Britain’s leasehold system is on course for large-scale reform, a move that few outside the property industry are likely to begrudge given the cladding crisis and ground rent scandal.
But the transition to becoming a nation of ‘commonholders’ will likely be fraught with red tape and legal challenges. Leasehold reform will need to be carefully thought out, so as not to dent large-scale landowners’ appetite to build, as we look to tackle the chronic undersupply of housing.
For the later-living sector, there has already been disappointment from some that MHCLG was backtracking with regard to exempting retirement communities from the zero rating of ground rents reform. Inevitably, some argued, such a move would only result in higher prices for residents while also discouraging investment in creating new senior housing. However, a modernised ownership model and leasehold reform creates opportunities.
As other countries have demonstrated, it is possible to have a thriving later-living sector without leasehold or ground rents.

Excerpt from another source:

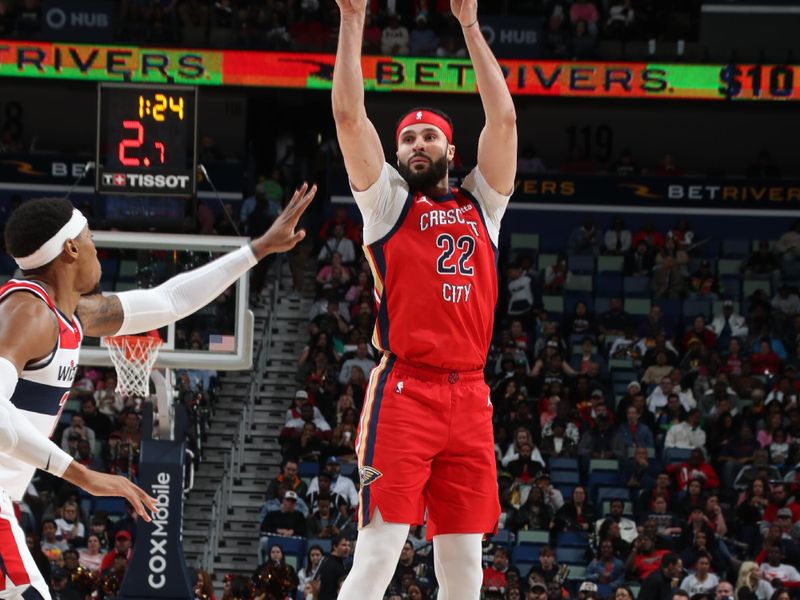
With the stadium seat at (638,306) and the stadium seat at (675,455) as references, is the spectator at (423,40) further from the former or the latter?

In New Zealand, for instance, where 5% of retirees have access to housing-with-care settings, compared with just 0.8% in the UK, retirees secure their homes under a Right to Occupy. This alternative tenure arrangement works whereby the retiree purchases the right to live in the unit for as long as they choose, while an outgoing fee – usually paid monthly – entitles them to communal facilities, services and other amenities offered by the retirement village. This delivers increased transparency and reassurance to the buyer that there are no hidden fees.
Securing a home through Right to Occupy means stamp duty is also avoided, resulting in significant financial savings.
At present, more than three million over-65s in Britain would like to downsize, but many are put off from doing so by the stress, logistics and costs – including stamp duty – of moving. While Britain’s property market has enjoyed temporary reprieve from the levy, the government has shown no intent to make the holiday permanent, despite the obvious benefits of incentivising older people to downsize.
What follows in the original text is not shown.